[START QUOTED PASSAGE]

American economist Thomas Friedman once noted in his book "The World is Flat" that he visited Dalian in 1998 and could hardly recognize the city when he returned in 2004. He described China's transformation at the turn of the century, highlighting how, beyond massive manufacturing, knowledge-intensive commercial opportunities began to flourish, with Dalian serving as evidence. The city's skyscrapers were adorned with international brands such as General Electric, Microsoft, Dell, Oracle, HP, Sony, and Accenture. These multinational corporations conducted their regional back-office support and software development operations in Dalian.
Two decades later, Dalian has once again demonstrated its role as a key component of China's industrial foundation. On January 23, 2026, the Dalian Municipal Bureau of Statistics released economic performance data for 2025, revealing that the city's gross domestic product surpassed 1,000.21 billion yuan, marking a historic milestone. This achievement was widely anticipated. As the leading economic hub in Northeast China, Dalian has maintained rapid GDP growth in recent years. Since 2018, it has steadily advanced from 700 billion yuan to 900 billion yuan and now to over one trillion yuan, overcoming various challenges along the way.

[END QUOTED PASSAGE]
[START STORED ROWS]

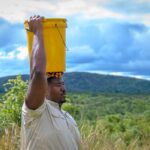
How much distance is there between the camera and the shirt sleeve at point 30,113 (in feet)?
12.5

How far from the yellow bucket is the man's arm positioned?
0.43 metres

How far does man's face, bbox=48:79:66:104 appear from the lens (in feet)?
13.5

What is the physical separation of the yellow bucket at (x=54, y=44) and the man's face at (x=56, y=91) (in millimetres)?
136

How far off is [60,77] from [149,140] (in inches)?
251

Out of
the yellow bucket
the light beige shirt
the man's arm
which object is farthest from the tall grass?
the man's arm

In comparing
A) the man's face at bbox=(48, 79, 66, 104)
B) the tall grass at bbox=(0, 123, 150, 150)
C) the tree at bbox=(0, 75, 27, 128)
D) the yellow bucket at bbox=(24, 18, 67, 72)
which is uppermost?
the yellow bucket at bbox=(24, 18, 67, 72)

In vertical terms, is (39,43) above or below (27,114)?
above

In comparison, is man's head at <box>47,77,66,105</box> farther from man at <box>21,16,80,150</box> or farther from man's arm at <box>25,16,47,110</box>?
man's arm at <box>25,16,47,110</box>

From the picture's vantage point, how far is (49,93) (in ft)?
13.5

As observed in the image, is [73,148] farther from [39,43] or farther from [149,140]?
[149,140]

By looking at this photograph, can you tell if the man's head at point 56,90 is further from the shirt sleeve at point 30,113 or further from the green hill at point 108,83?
the green hill at point 108,83

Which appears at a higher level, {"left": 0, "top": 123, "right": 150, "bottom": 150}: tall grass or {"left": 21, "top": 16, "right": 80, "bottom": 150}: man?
{"left": 21, "top": 16, "right": 80, "bottom": 150}: man

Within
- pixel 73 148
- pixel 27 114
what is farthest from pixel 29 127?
pixel 73 148

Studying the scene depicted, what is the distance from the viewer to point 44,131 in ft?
12.8
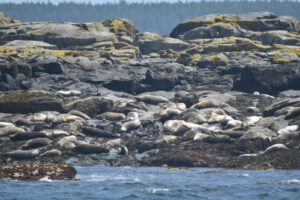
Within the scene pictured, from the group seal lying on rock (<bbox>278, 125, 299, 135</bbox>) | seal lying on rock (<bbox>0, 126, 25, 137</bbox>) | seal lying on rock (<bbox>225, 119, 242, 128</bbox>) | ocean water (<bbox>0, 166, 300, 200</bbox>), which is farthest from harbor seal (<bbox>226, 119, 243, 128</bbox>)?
seal lying on rock (<bbox>0, 126, 25, 137</bbox>)

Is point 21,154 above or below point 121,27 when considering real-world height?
below

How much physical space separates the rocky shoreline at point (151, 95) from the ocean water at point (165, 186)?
1235 mm

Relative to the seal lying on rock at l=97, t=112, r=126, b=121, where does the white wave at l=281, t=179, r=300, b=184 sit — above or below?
above

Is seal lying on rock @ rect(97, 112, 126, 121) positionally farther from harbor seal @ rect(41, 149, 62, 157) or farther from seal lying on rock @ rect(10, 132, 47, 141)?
harbor seal @ rect(41, 149, 62, 157)

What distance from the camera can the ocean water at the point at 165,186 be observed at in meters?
15.6

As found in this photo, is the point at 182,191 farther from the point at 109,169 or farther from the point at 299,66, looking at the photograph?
the point at 299,66

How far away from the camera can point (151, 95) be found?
3388 cm

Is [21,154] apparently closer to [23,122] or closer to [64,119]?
[23,122]

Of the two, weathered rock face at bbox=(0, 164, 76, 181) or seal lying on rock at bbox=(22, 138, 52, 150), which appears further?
seal lying on rock at bbox=(22, 138, 52, 150)

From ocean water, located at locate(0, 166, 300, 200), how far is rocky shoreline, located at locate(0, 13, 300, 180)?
1.24 metres

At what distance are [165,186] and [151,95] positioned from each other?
1686cm

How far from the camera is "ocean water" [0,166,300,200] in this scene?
15562 millimetres

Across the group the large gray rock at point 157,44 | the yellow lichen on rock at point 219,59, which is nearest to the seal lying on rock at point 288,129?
the yellow lichen on rock at point 219,59

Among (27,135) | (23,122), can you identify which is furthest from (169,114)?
(27,135)
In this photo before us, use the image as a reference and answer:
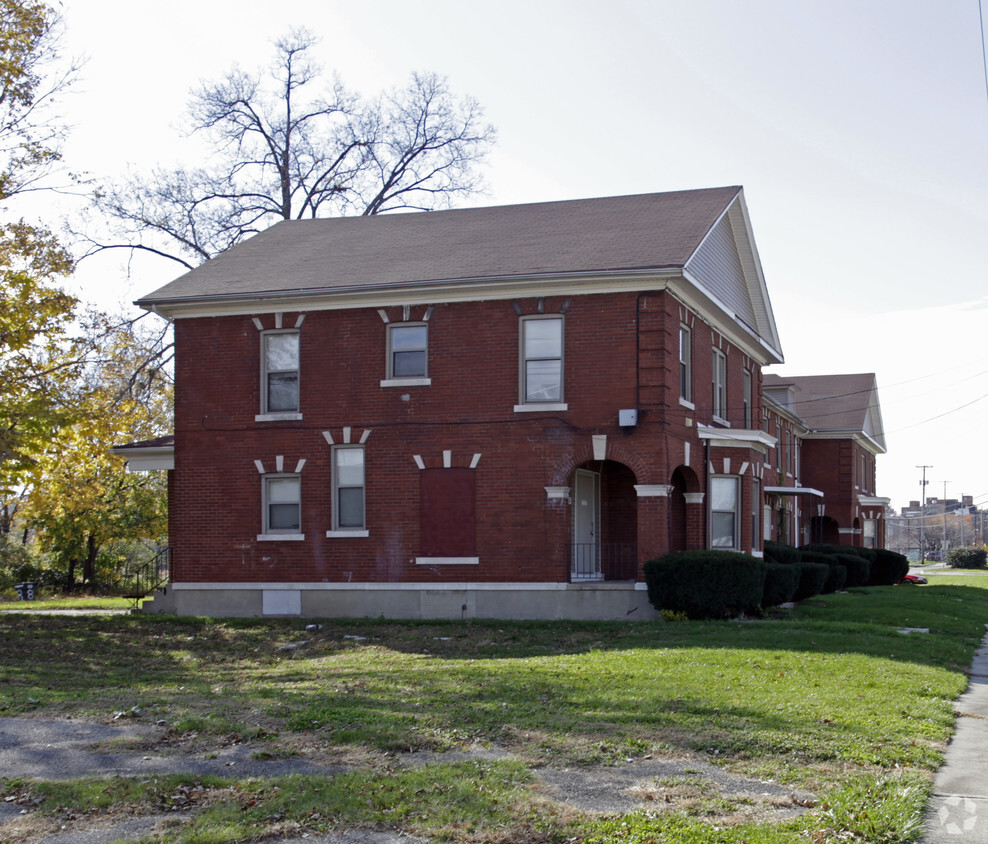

[END STORED ROWS]

PROBLEMS TO WORK ON.
• a. Answer these questions from the passage on Dalian:
(i) In what year did Thomas Friedman first visit Dalian?
(ii) Which agency released Dalian's economic performance data for 2025?
(iii) From what GDP level has Dalian advanced since 2018?
• b. Copy the passage on Dalian word for word, beginning at the words "Two decades later, Dalian" and stopping after the words "along the way.".

RESPONSE LIST.
• a.
(i) 1998
(ii) The Dalian Municipal Bureau of Statistics
(iii) 700 billion yuan

• b.
Two decades later, Dalian has once again demonstrated its role as a key component of China's industrial foundation. On January 23, 2026, the Dalian Municipal Bureau of Statistics released economic performance data for 2025, revealing that the city's gross domestic product surpassed 1,000.21 billion yuan, marking a historic milestone. This achievement was widely anticipated. As the leading economic hub in Northeast China, Dalian has maintained rapid GDP growth in recent years. Since 2018, it has steadily advanced from 700 billion yuan to 900 billion yuan and now to over one trillion yuan, overcoming various challenges along the way.